■ Extracted records ■
^^^^
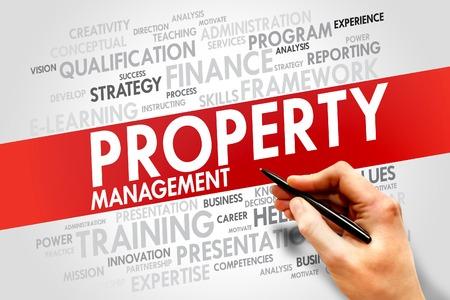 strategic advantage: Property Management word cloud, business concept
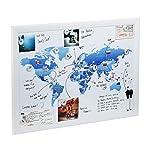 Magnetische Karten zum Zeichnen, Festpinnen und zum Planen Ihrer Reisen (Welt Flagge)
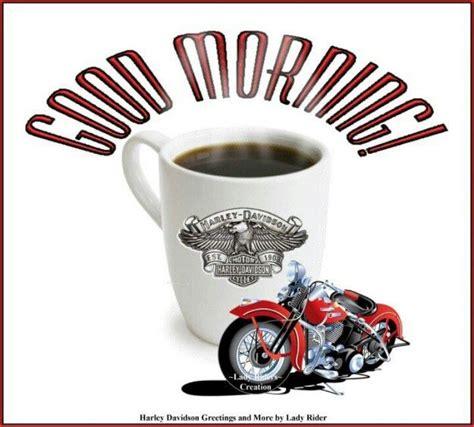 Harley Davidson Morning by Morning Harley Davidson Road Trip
^^^^
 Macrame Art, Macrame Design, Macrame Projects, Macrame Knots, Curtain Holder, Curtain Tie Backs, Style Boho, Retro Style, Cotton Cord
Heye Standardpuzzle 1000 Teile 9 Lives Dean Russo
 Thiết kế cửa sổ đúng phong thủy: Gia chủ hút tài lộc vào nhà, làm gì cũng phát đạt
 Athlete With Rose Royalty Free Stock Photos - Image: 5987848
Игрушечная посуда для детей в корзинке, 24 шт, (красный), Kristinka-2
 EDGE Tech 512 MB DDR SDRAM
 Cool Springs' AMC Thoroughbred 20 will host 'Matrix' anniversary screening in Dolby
^^^^
■ Task to complete ■
Among the entries above, find the line with "EDGE Tech 512 MB DDR SDRAM" and the line with "Cool Springs' AMC"; give again exactly these two lines and all lines between them.

■ Answer section ■
 EDGE Tech 512 MB DDR SDRAM
 Cool Springs' AMC Thoroughbred 20 will host 'Matrix' anniversary screening in Dolby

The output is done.